If you need to search for more than one ID, then consider an approach with Python or Perl where it will be easier to do a regex on an array or list of identifier names.

ADD COMMENT • link 11.4 years ago by Alex Reynolds 36k

0

Entering edit mode

But, and correct me if Im wrong, you reconstruct the fasta file, modifing the IDs in conflict. That's imply that I have to rebuild the fasta index to do the bp_fetch. Im wrong?

ADD REPLY • link 11.4 years ago by chodar ▴ 10

0

Entering edit mode

I'm not familiar with bp_fetch, but if you want to extract a FASTA record from a large file based on the id name, that could be one approach.
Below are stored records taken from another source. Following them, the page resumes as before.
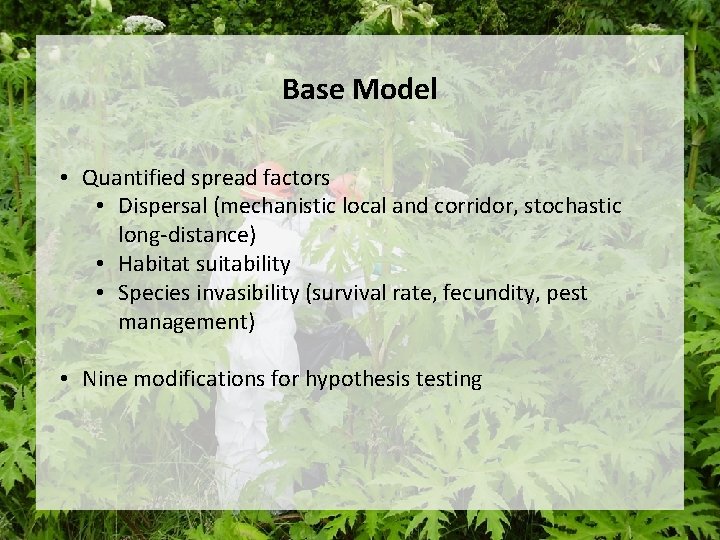 Base Model

• Quantified spread factors
  • Dispersal (mechanistic local and corridor, stochastic long-distance)
  • Habitat suitability
  • Species invasibility (survival rate, fecundity, pest management)

• Nine modifications for hypothesis testing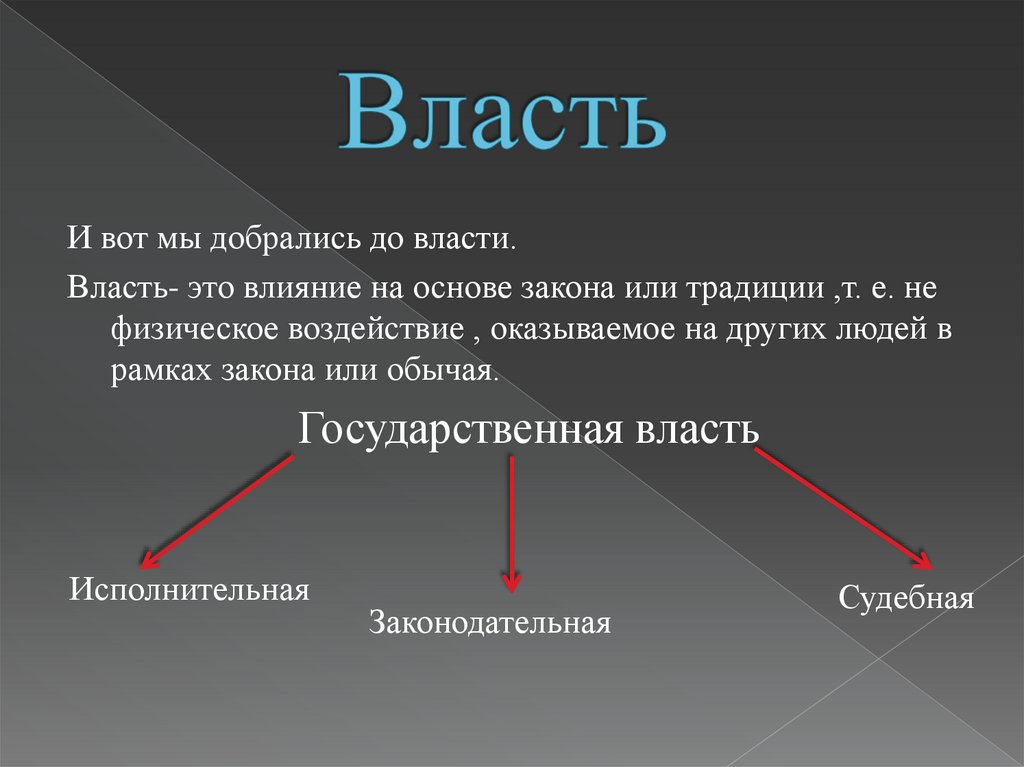 Власть

И вот мы добрались до власти.

Власть- это влияние на основе закона или традиции ,т. е. не физическое воздействие , оказываемое на других людей в рамках закона или обычая.

Государственная власть

Исполнительная

Законодательная

Судебная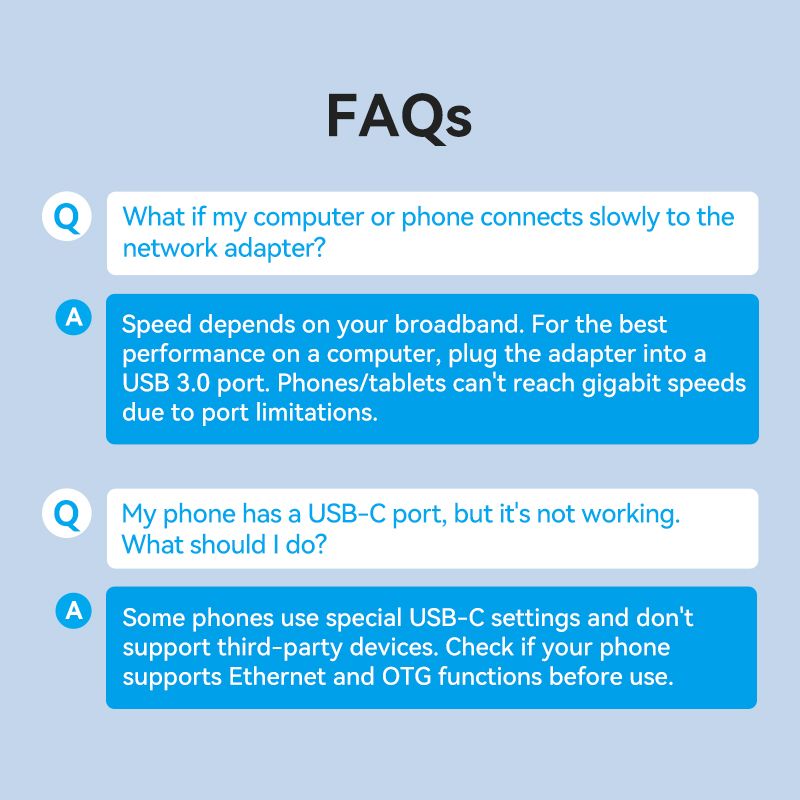 FAQs

Q

What if my computer or phone connects slowly to the network adapter?

A

Speed depends on your broadband. For the best performance on a computer, plug the adapter into a USB 3.0 port. Phones/tablets can't reach gigabit speeds due to port limitations.

Q

My phone has a USB-C port, but it's not working. What should I do?

A

Some phones use special USB-C settings and don't support third-party devices. Check if your phone supports Ethernet and OTG functions before use.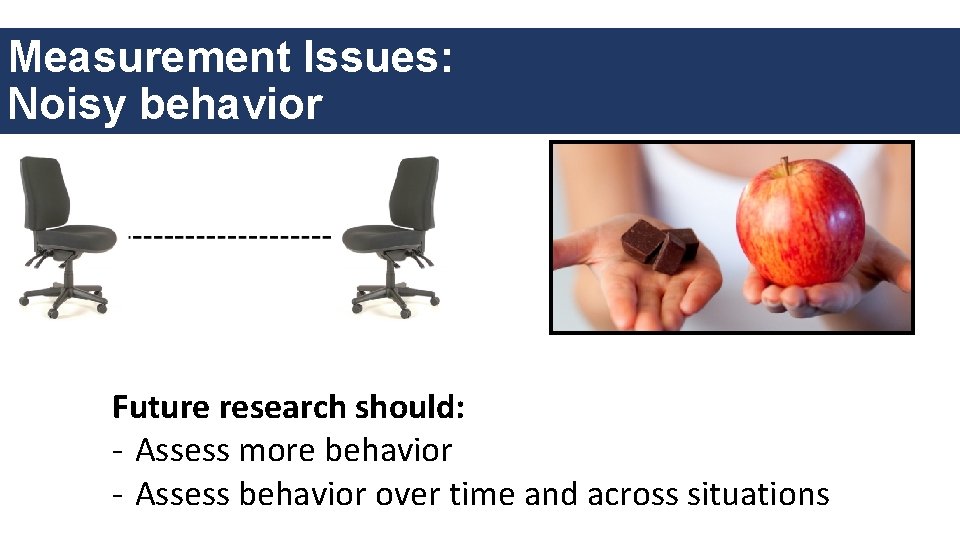 Measurement Issues:
Noisy behavior

Future research should:
- Assess more behavior
- Assess behavior over time and across situations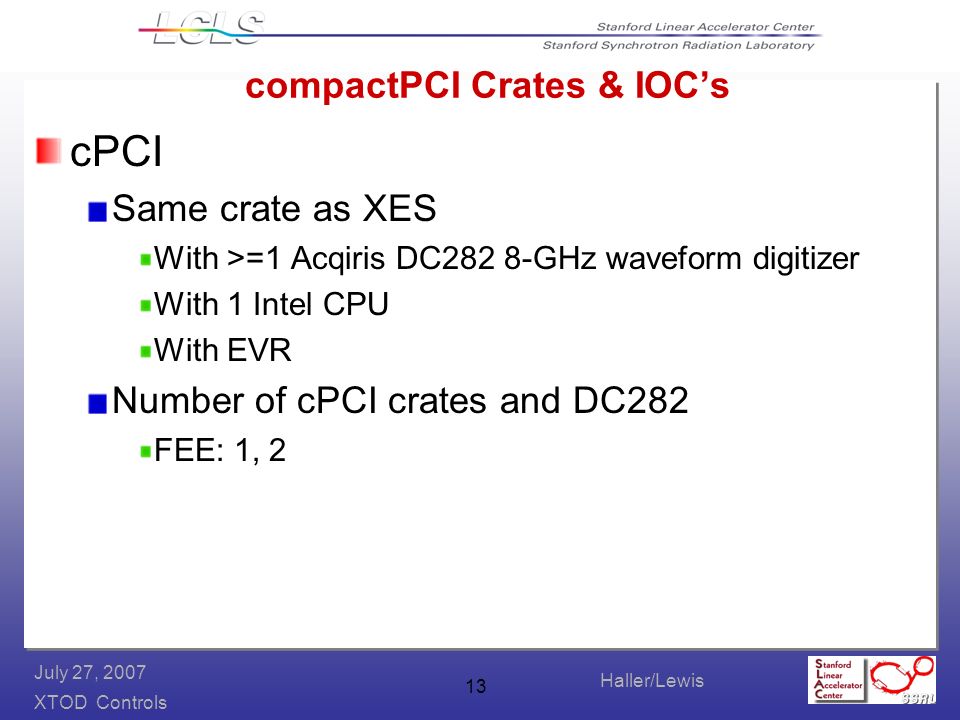 LCLS

Stanford Linear Accelerator Center
Stanford Synchrotron Radiation Laboratory

compactPCI Crates & IOC's

cPCI

Same crate as XES

With >=1 Acqiris DC282 8-GHz waveform digitizer

With 1 Intel CPU

With EVR

Number of cPCI crates and DC282

FEE: 1, 2

July 27, 2007
XTOD Controls

13

Haller/Lewis

Stanford
Linear
Accelerator
Center

SSRL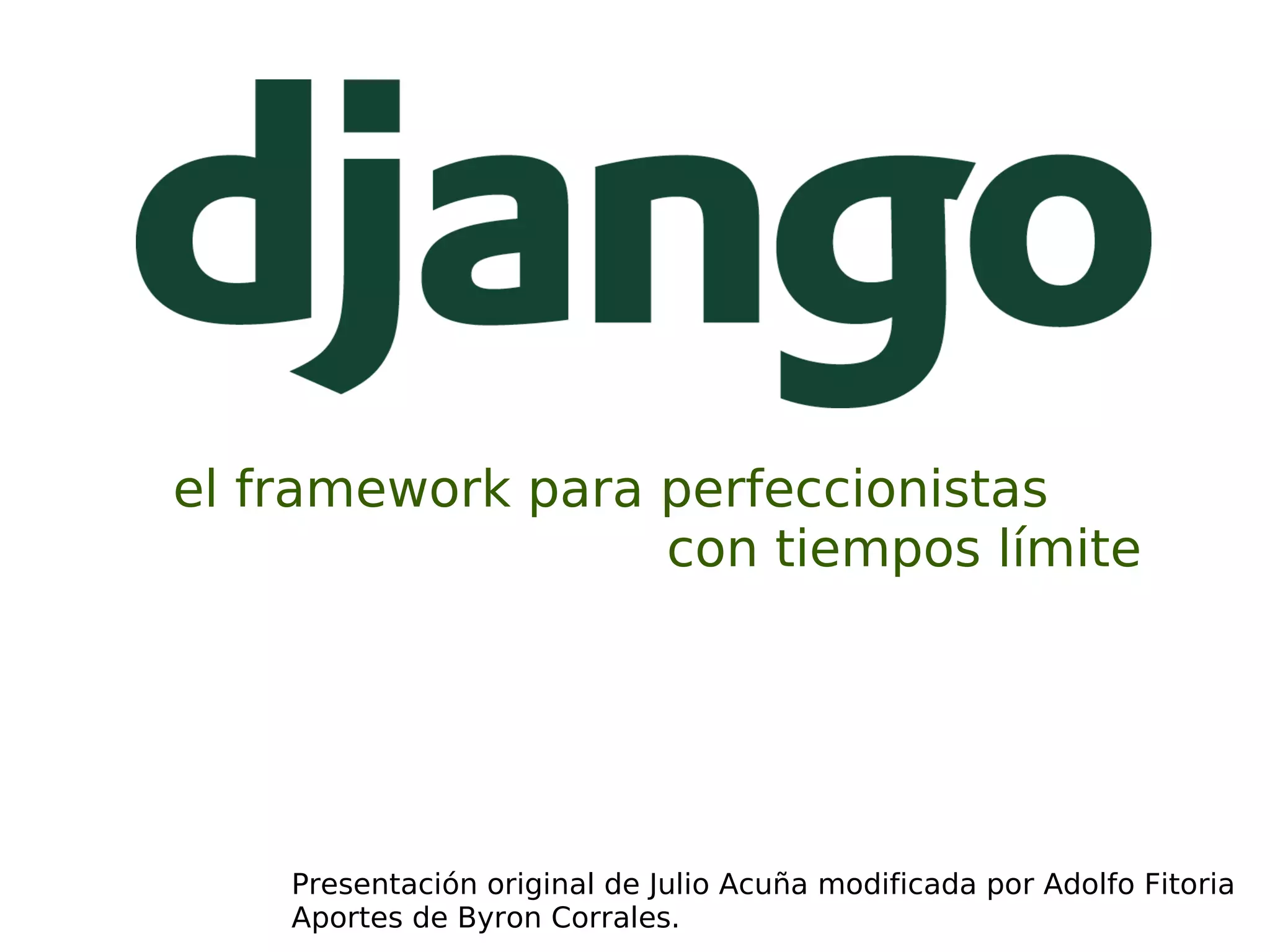 django

el framework para perfeccionistas con tiempos límite

Presentación original de Julio Acuña modificada por Adolfo Fitoria
Aportes de Byron Corrales.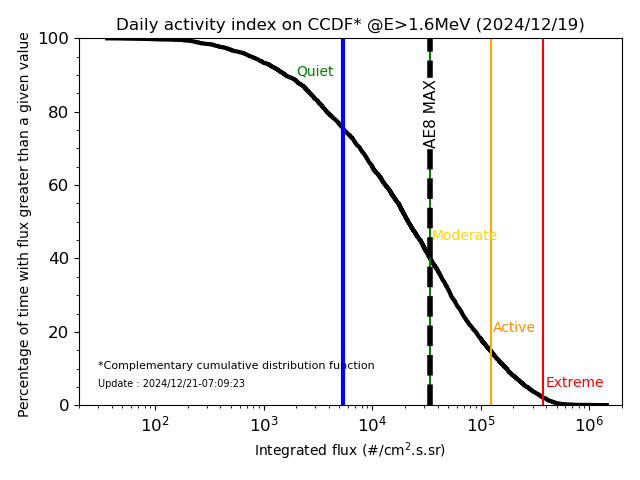 Daily activity index on CCDF* @E>1.6MeV (2024/12/19)

Percentage of time with flux greater than a given value

100
80
60
40
20
0

Quiet
AE8 MAX
Moderate
Active
Extreme

*Complementary cumulative distribution function
Update : 2024/12/21-07:09:23

$10^2$ $10^3$ $10^4$ $10^5$ $10^6$

Integrated flux (#/cm$^2$.s.sr)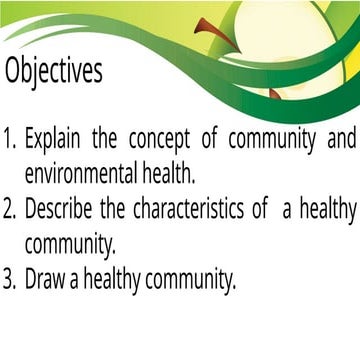 Objectives

1. Explain the concept of community and environmental health.
2. Describe the characteristics of a healthy community.
3. Draw a healthy community.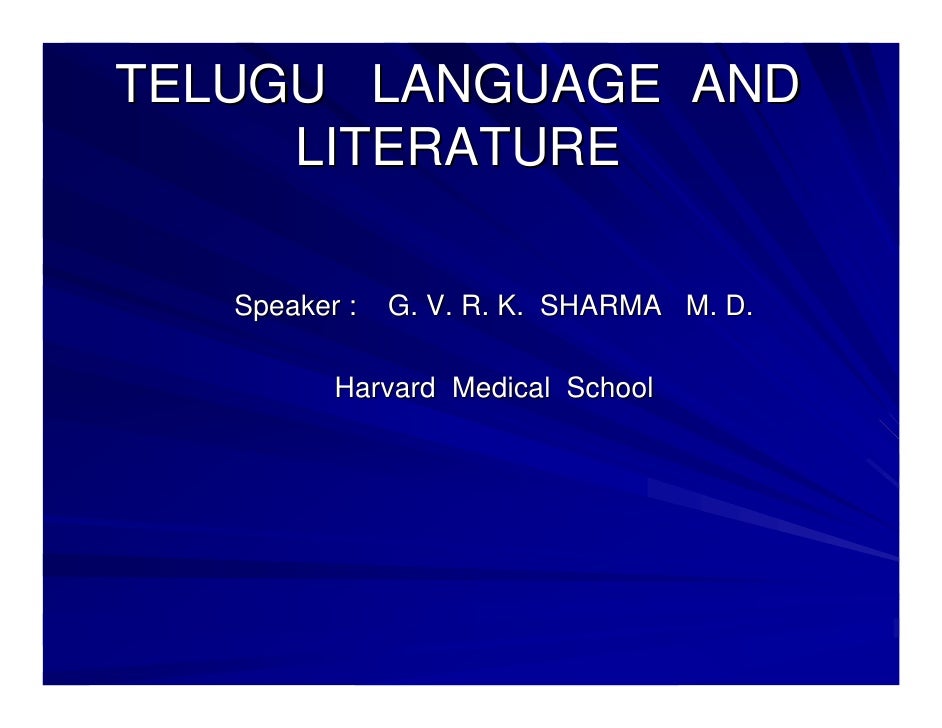 TELUGU LANGUAGE AND LITERATURE

Speaker : G. V. R. K. SHARMA M. D.

Harvard Medical School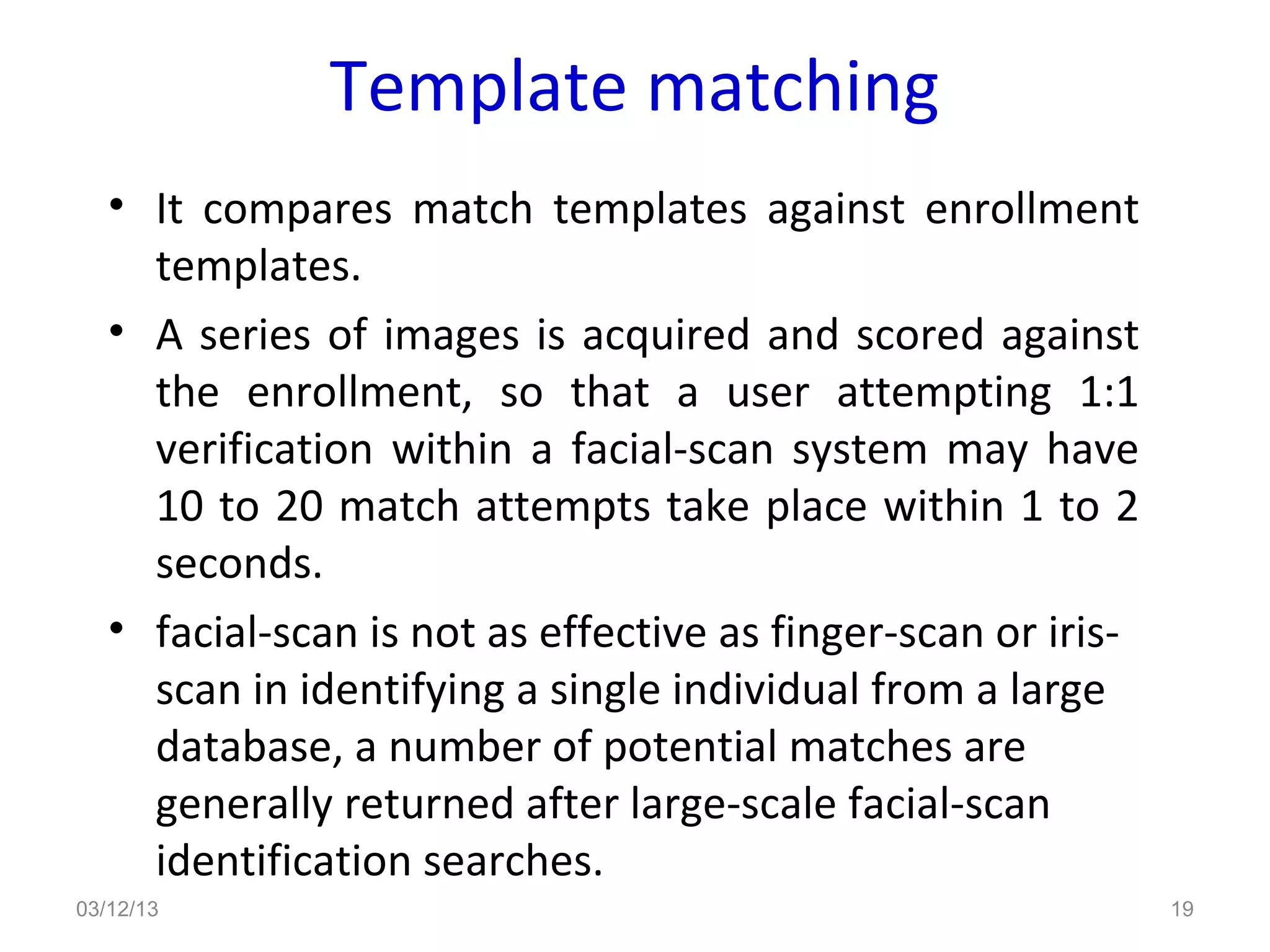 Template matching

• It compares match templates against enrollment templates.

• A series of images is acquired and scored against the enrollment, so that a user attempting 1:1 verification within a facial-scan system may have 10 to 20 match attempts take place within 1 to 2 seconds.

• facial-scan is not as effective as finger-scan or iris-scan in identifying a single individual from a large database, a number of potential matches are generally returned after large-scale facial-scan identification searches.

03/12/13

19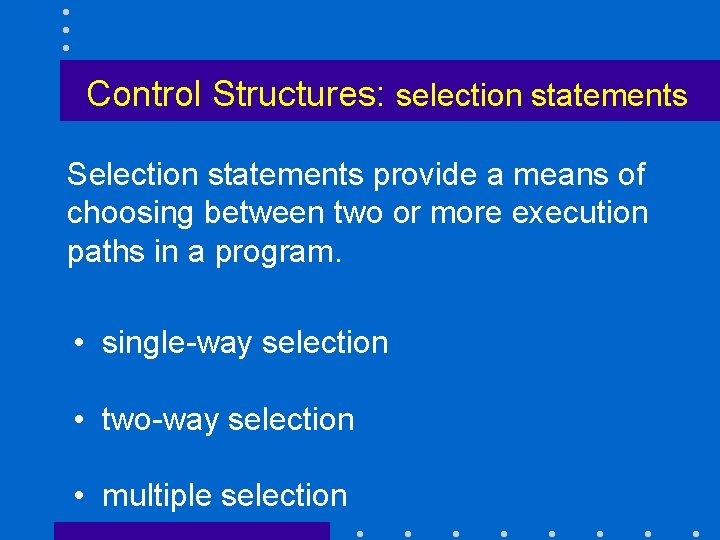 Control Structures: selection statements

Selection statements provide a means of choosing between two or more execution paths in a program.

• single-way selection

• two-way selection

• multiple selection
The output is written to a separate file called foo-ID1.fa.

ADD REPLY • link 11.4 years ago by Alex Reynolds 36k

0

Entering edit mode

+1 Nice awk command :-)

ADD REPLY • link 11.4 years ago by PoGibas 5.1k

score 1 · Answer 2 · 2014-04-09

I agree with Neilfws, but I'll tell you what I would do. The script bp_index.pl will read from stdin, so my suggestion would be to modify the query file with a simple one-liner to match your ID list and pipe that to bp_index.pl. Then you can use bp_fetch.pl as normal with your list of IDs. This will require you reconstructing the index but that will take much less time than writing a custom script for this one off task.

score 0 · Answer 3 · 2014-04-09

The short answer to this question is "no". You must supply the same ID to bp_fetch as was used to create the index.

The simplest solution would be to extract the original IDs from the sequences and map those to the partial IDs in the query file. Or else recreate the query file so as to contain the complete IDs.